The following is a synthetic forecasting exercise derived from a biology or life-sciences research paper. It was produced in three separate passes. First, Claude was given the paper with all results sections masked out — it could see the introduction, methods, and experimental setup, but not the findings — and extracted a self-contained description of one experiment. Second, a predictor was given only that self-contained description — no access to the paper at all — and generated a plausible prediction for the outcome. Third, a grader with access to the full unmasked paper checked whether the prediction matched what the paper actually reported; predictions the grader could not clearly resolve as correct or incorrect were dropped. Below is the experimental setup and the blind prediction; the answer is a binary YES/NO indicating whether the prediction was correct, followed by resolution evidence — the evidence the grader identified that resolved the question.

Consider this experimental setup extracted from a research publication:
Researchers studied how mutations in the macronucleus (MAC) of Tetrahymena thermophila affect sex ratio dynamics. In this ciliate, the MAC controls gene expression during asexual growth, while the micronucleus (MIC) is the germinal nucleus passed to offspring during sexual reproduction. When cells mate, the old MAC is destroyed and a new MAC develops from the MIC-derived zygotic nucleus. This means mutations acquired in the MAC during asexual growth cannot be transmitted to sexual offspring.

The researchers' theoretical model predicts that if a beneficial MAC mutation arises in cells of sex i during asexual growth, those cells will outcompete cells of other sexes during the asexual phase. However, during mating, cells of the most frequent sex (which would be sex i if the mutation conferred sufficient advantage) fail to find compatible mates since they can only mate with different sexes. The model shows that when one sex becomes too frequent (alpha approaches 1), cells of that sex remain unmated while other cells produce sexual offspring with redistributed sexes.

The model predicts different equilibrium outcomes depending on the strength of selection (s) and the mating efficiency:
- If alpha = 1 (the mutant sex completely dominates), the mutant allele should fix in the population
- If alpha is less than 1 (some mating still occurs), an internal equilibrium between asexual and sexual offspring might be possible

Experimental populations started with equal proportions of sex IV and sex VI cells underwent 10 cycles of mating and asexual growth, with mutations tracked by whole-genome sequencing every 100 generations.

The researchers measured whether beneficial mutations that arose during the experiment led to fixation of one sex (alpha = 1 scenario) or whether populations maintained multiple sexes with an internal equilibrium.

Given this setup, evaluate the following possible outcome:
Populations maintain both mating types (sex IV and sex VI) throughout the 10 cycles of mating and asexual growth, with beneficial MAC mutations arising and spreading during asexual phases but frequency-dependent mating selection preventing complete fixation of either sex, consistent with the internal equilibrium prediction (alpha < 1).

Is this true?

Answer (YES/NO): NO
········
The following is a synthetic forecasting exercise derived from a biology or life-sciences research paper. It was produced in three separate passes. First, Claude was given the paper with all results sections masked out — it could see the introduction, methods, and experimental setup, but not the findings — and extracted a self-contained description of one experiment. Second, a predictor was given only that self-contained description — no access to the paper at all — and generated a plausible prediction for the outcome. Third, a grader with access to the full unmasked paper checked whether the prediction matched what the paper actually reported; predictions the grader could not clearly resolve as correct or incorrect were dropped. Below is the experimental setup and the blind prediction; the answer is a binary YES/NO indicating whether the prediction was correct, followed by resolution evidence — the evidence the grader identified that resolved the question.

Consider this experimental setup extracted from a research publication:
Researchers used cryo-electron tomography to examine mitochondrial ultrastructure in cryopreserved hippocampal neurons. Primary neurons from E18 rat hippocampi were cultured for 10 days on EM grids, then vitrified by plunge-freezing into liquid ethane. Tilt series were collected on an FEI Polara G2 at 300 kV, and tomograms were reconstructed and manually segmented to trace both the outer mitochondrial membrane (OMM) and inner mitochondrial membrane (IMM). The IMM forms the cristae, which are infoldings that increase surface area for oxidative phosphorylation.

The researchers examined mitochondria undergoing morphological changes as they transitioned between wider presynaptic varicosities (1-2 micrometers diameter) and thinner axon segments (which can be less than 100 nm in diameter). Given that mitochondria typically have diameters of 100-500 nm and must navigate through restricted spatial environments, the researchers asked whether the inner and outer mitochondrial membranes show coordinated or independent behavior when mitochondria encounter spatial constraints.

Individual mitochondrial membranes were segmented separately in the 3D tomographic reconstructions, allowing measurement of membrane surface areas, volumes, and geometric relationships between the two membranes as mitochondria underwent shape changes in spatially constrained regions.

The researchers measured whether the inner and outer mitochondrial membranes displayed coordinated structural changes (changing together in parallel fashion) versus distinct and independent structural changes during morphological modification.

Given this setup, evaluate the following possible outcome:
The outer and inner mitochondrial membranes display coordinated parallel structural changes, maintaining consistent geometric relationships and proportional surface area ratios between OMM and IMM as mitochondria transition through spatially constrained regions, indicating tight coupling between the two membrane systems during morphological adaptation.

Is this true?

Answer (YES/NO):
········
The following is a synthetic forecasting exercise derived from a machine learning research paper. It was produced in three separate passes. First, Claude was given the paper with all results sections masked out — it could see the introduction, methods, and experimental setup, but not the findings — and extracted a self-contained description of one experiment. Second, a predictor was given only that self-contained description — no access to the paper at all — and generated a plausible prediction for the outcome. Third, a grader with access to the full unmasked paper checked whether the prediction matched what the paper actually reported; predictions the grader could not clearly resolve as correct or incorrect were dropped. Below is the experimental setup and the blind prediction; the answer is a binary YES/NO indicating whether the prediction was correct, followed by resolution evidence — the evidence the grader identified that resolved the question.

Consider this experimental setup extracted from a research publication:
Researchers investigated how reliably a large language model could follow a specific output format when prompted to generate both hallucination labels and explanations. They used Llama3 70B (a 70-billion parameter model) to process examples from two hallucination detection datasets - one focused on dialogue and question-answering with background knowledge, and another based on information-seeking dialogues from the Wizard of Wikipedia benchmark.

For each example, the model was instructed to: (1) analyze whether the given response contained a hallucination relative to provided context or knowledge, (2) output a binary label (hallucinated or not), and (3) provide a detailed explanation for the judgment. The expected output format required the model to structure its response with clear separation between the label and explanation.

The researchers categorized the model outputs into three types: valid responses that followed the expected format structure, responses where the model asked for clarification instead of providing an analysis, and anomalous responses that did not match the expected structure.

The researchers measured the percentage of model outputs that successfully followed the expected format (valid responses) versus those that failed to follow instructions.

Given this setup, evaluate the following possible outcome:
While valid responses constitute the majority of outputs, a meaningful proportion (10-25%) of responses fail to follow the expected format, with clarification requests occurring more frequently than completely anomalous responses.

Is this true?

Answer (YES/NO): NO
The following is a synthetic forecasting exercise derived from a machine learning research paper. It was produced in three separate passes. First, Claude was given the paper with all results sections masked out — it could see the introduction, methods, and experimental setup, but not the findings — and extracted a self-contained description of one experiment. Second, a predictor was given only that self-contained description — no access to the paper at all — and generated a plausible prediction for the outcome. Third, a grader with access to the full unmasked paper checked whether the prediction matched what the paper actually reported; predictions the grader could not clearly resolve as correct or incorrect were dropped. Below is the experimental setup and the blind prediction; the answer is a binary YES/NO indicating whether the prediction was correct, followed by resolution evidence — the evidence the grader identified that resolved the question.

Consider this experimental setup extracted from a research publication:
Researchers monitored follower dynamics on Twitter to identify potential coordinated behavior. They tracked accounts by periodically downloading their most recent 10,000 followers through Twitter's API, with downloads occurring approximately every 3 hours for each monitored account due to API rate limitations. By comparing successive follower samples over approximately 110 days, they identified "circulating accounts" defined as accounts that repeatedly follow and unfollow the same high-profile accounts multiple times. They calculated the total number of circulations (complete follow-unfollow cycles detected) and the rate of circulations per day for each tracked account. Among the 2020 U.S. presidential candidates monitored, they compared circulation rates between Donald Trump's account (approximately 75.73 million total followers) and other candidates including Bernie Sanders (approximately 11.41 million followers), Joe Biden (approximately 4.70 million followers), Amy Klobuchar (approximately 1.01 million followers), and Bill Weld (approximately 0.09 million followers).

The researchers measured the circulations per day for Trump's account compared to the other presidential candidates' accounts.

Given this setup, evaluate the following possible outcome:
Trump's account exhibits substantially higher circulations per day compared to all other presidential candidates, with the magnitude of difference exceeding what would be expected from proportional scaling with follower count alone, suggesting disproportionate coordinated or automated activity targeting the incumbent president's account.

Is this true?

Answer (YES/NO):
········
=== Problem details ===
Report every line of the preceding listing where the string "spatially" occurs.

=== Task response ===
Individual mitochondrial membranes were segmented separately in the 3D tomographic reconstructions, allowing measurement of membrane surface areas, volumes, and geometric relationships between the two membranes as mitochondria underwent shape changes in spatially constrained regions.
The outer and inner mitochondrial membranes display coordinated parallel structural changes, maintaining consistent geometric relationships and proportional surface area ratios between OMM and IMM as mitochondria transition through spatially constrained regions, indicating tight coupling between the two membrane systems during morphological adaptation.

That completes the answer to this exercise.